Fitting exponential distribution to frequency table

I have the following data set:

intervals <- c("0-10", "10-20", "20-30", "30-40", "40-50", "50-75", "75-100", ">100")
int.mean <- c(5.5, 14.3, 24.9, 35.4, 45.2, 63.1, 86.1, NA)
freq <- c(165, 90, 55, 25, 20, 35, 30, 15)

data <- data.frame(intervals, int.mean, freq)

I am looking to fit an exponential distribution to the data to predict the probability a value exceed 150 with a certain degree of confidence. I can fit the distribution as follows:

library(MASS)
fittedexp <- fitdistr(na.exclude(data$int.mean), "exponential")

However that doesn't take into account frequencies so I am not sure I am doing this correctly. I then plan to use to the optim function to create the confidence interval for the estimated probability.

Solution

You are dealing with a categorical variable, "intervals", which creates a discrete observation of counts based on a presumed underlying continuous variable from which you have taken breakpoints. Kind of messy data situation. Technically you have interval-censored data. However if you have exponential distributions as an assumption, those "means" you calculated are actually midpoints, but they would not be expected to be the means of an exponentially distributed variable. See below for my revised comments about the int.means observations. (So now I'll expand my original comment to include some R code.)

If we take the endpoints of your intervals as a breaks variable, and also calculate the proportions in the observed data we have:

 brks <- c(0, 10,20,30,40,50,75,100,Inf)
 freq <- c(165, 90, 55, 25, 20, 35, 30, 15)
 prop<- freq/sum(freq)
 prop
#-----
[1] 0.37931034 0.20689655 0.12643678 0.05747126 0.04597701 0.08045977 0.06896552 0.03448276
round(prop,2)
[1] 0.38 0.21 0.13 0.06 0.05 0.08 0.07 0.03

We can then show what an exponentially distributed variable with a similar mean might "look like" (as far as proportions) if binned into those intervals:

 table( findInterval( rexp(100, 1/15), brks) )/100

   1    2    3    4    5    6    7 
0.47 0.24 0.12 0.08 0.04 0.04 0.01

So we might want to try a mean that is higher than 15, say 20?
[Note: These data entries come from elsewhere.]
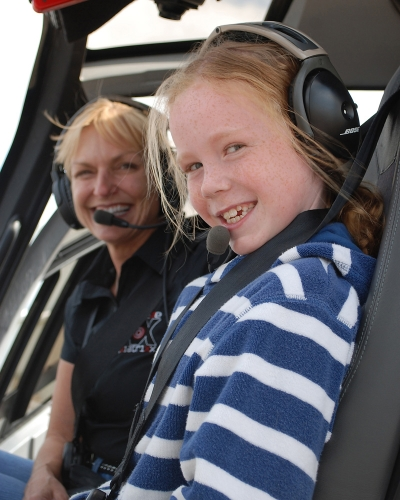 "Celebrate Women of Aviation with Free ""First"" Flights for Females"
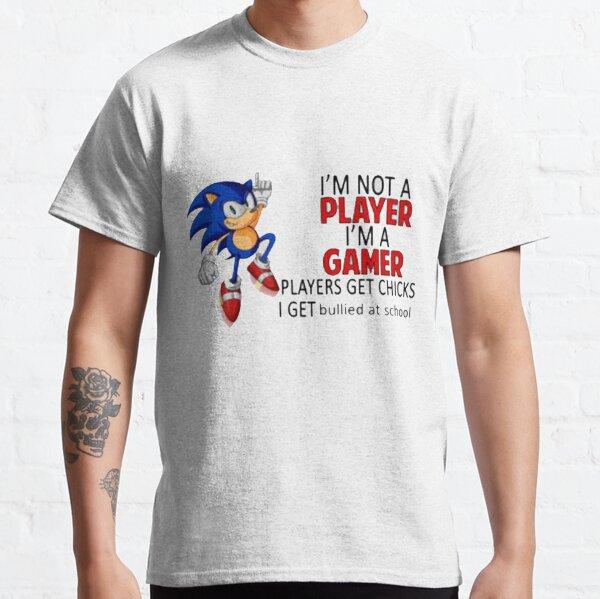 Ich bin kein Spieler, ich bin ein Spieler Classic T-Shirt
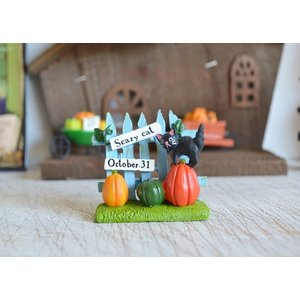 ハロウィン飾り バッドキャットブルーフェンス ハロウィン雑貨 ハロウィングッズ 置物 ディスプレイ ミニチュア かぼちゃ パンプキン|potafleurs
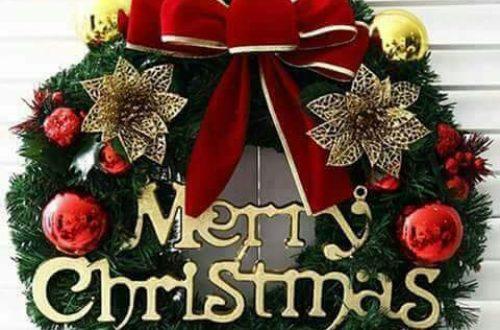 Article : Quatre choses inutiles à bannir par les Camerounais à Noël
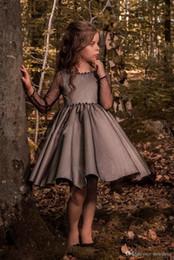 2019 vestidos flor menina marfim camada Pageant crianças vestido de tule preto flor menina vestidos de casamento da menina na altura do joelho vestido de festa de aniversário 17flgb453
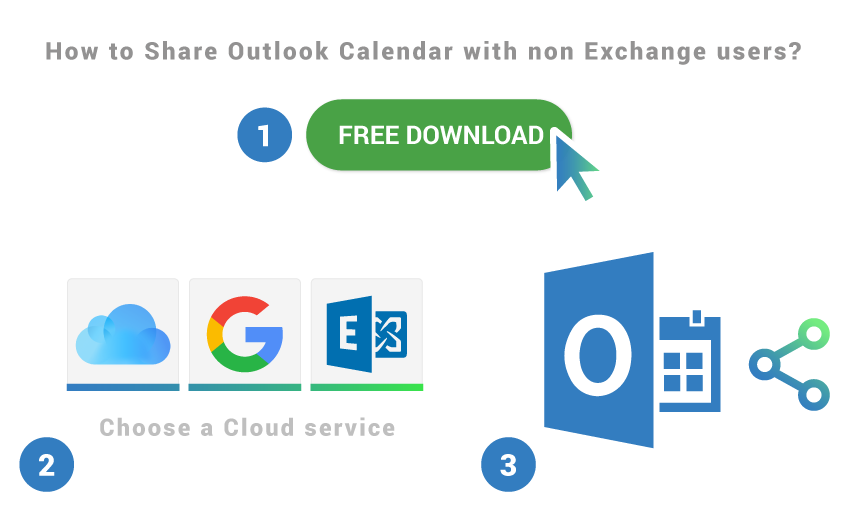How to share Outlook Calendar with non-Exchange users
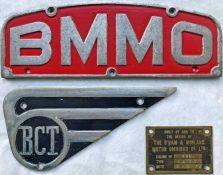 Selection (3) of Midland Red & Birmingham Corporation BUS BADGES comprising a 'BMMO' cast-alloy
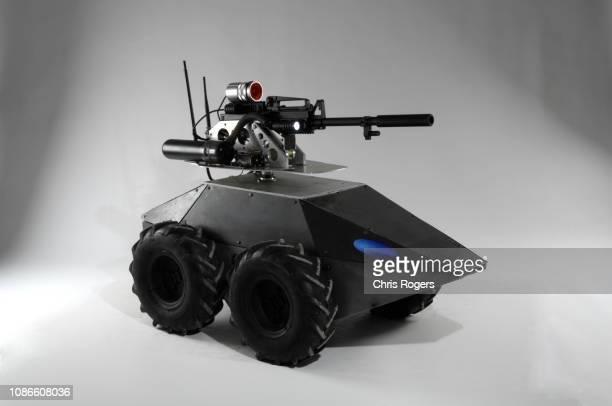 mega hurtz robot - véhicule terrestre sans pilote photos et images de collection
> table( findInterval( rexp(100, 1/20), brks) )/100

   1    2    3    4    5    6    7    8 
0.37 0.24 0.13 0.09 0.07 0.07 0.02 0.01 
> round(prop,2)
[1] 0.38 0.21 0.13 0.06 0.05 0.08 0.07 0.03

So you can fit the low end of the observations well, but an exponentially distributed variable seems to have a somewhat "thinner" tail. Since your interest is in the high end of the data, you may want to get a better fit at the higher end, but this will mess with your goal of a statistically principled confidence interval. You're kind of stuck, since your data isn't a properly "exponential" set of observations. (Increased size of simulation to 1000 to reduce impact of noise.)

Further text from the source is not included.